[Material provided]
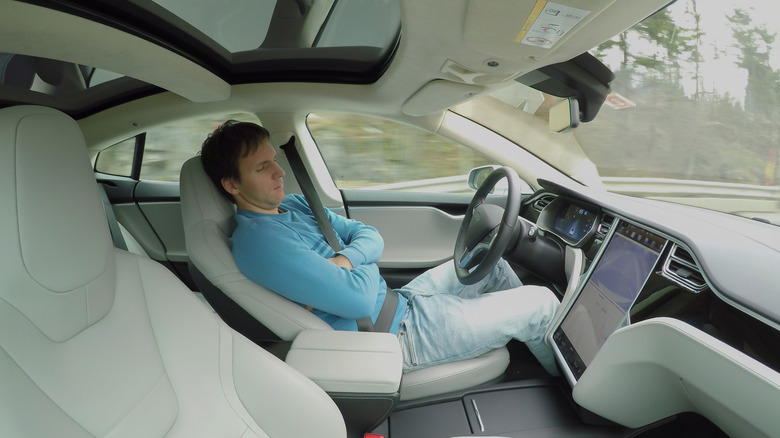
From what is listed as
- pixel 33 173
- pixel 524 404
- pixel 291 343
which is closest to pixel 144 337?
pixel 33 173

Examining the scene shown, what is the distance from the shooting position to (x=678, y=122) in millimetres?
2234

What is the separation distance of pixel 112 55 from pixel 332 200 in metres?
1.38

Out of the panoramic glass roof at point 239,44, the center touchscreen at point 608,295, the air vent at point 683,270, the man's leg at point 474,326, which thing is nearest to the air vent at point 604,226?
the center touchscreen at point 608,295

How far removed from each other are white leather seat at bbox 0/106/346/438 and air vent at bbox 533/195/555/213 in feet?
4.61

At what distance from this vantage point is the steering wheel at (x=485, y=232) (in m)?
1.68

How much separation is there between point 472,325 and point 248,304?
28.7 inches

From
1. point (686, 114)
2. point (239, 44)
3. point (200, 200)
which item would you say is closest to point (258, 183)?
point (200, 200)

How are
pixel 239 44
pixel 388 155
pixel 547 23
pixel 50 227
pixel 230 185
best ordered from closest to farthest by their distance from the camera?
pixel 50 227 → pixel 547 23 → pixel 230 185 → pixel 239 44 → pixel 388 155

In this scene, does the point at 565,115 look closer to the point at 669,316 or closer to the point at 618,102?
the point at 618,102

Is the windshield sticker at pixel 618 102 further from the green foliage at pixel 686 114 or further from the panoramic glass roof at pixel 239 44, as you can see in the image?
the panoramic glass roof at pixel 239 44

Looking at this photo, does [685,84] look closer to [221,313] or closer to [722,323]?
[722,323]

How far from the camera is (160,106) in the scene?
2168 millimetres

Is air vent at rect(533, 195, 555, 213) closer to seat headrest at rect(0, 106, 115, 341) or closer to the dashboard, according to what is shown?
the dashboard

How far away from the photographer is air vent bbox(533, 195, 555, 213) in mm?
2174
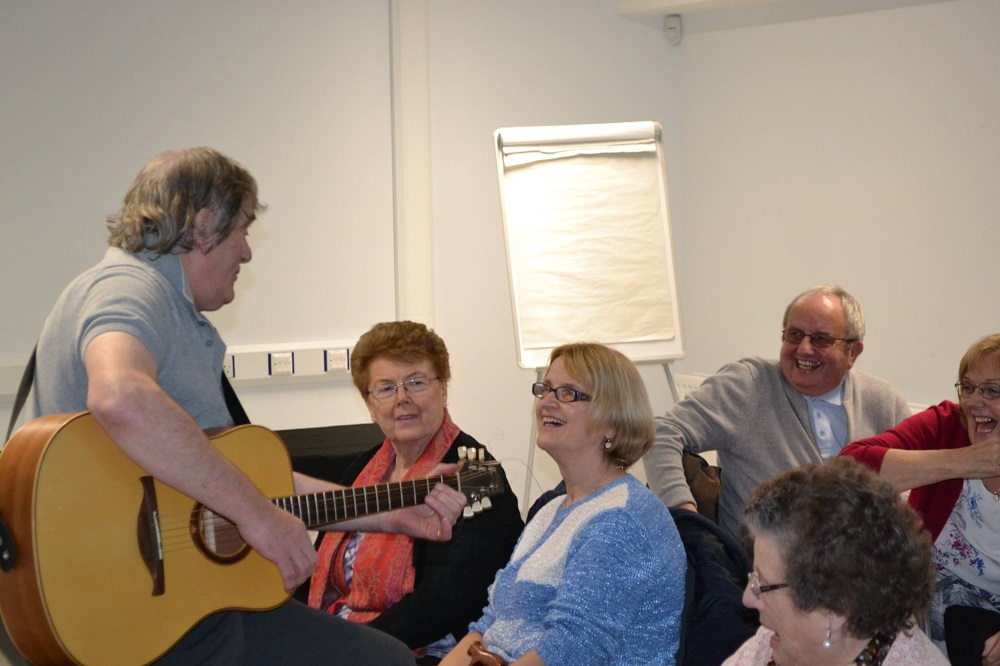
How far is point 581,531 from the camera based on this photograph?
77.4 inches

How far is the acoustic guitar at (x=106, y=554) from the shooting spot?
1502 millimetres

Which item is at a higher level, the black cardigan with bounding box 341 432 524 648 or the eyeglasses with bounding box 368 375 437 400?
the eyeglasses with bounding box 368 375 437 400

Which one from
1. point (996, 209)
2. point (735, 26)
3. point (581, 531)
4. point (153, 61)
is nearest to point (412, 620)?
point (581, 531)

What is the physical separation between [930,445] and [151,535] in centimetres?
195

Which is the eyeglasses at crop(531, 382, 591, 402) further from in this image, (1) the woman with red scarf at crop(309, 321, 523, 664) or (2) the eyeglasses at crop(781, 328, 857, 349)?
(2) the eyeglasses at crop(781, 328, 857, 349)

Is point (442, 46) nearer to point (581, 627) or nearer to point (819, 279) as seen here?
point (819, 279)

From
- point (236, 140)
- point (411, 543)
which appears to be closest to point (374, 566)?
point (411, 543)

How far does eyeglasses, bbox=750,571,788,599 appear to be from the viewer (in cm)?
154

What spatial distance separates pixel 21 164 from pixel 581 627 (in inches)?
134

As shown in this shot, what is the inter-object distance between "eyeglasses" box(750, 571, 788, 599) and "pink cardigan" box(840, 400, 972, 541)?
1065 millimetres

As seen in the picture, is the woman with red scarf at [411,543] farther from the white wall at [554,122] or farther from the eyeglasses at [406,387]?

[Task instructions]
Copy all of the rows above word for word, leaving out the pictures.

[Answer in full]
From what is listed as
- pixel 33 173
- pixel 524 404
- pixel 291 343
which is closest to pixel 144 337?
pixel 33 173

Examining the scene shown, what is the distance from the shooting position to (x=678, y=122) in millimetres?
2234

What is the separation distance of pixel 112 55 from pixel 332 200 in metres?
1.38

Out of the panoramic glass roof at point 239,44, the center touchscreen at point 608,295, the air vent at point 683,270, the man's leg at point 474,326, which thing is nearest to the air vent at point 604,226?
the center touchscreen at point 608,295

How far removed from each other are white leather seat at bbox 0/106/346/438 and air vent at bbox 533/195/555/213 in feet?
4.61

At what distance from this vantage point is the steering wheel at (x=485, y=232) (in m)?
1.68

How much separation is there between point 472,325 and point 248,304?
28.7 inches

From
1. point (686, 114)
2. point (239, 44)
3. point (200, 200)
which item would you say is closest to point (258, 183)?
point (200, 200)

How are
pixel 239 44
pixel 388 155
pixel 547 23
pixel 50 227
pixel 230 185
best ordered from closest to farthest by their distance from the camera?
pixel 50 227 → pixel 547 23 → pixel 230 185 → pixel 239 44 → pixel 388 155

In this scene, does the point at 565,115 look closer to the point at 669,316 or closer to the point at 618,102?
the point at 618,102

Is the windshield sticker at pixel 618 102 further from the green foliage at pixel 686 114 or further from the panoramic glass roof at pixel 239 44, as you can see in the image?
the panoramic glass roof at pixel 239 44

Looking at this photo, does [685,84] look closer to [221,313] or closer to [722,323]?
[722,323]

How far from the camera is (160,106) in the scene?
2168 millimetres

Is air vent at rect(533, 195, 555, 213) closer to seat headrest at rect(0, 106, 115, 341) or closer to the dashboard, according to what is shown?
the dashboard

How far away from the photographer is air vent bbox(533, 195, 555, 213) in mm?
2174
How far is point 581,531 from the camera based on this photograph?
77.4 inches

How far is the acoustic guitar at (x=106, y=554) from the shooting spot?
1502 millimetres

Which item is at a higher level, the black cardigan with bounding box 341 432 524 648 or the eyeglasses with bounding box 368 375 437 400?
the eyeglasses with bounding box 368 375 437 400

Which one from
1. point (996, 209)
2. point (735, 26)
3. point (581, 531)
4. point (153, 61)
is nearest to point (412, 620)?
point (581, 531)

What is the physical separation between [930,445] and [151,535] in centimetres?
195

Which is the eyeglasses at crop(531, 382, 591, 402) further from in this image, (1) the woman with red scarf at crop(309, 321, 523, 664) or (2) the eyeglasses at crop(781, 328, 857, 349)?
(2) the eyeglasses at crop(781, 328, 857, 349)

Is point (442, 46) nearer to point (581, 627) or nearer to point (819, 279) as seen here?
point (819, 279)

From
- point (236, 140)
- point (411, 543)
which appears to be closest to point (374, 566)?
point (411, 543)

How far does eyeglasses, bbox=750,571,788,599 appear to be from the viewer (in cm)?
154

What spatial distance separates pixel 21 164 from pixel 581 627 (in inches)?
134

As shown in this shot, what is the inter-object distance between "eyeglasses" box(750, 571, 788, 599) and "pink cardigan" box(840, 400, 972, 541)?
1065 millimetres

As seen in the picture, is the woman with red scarf at [411,543] farther from the white wall at [554,122] or farther from the eyeglasses at [406,387]?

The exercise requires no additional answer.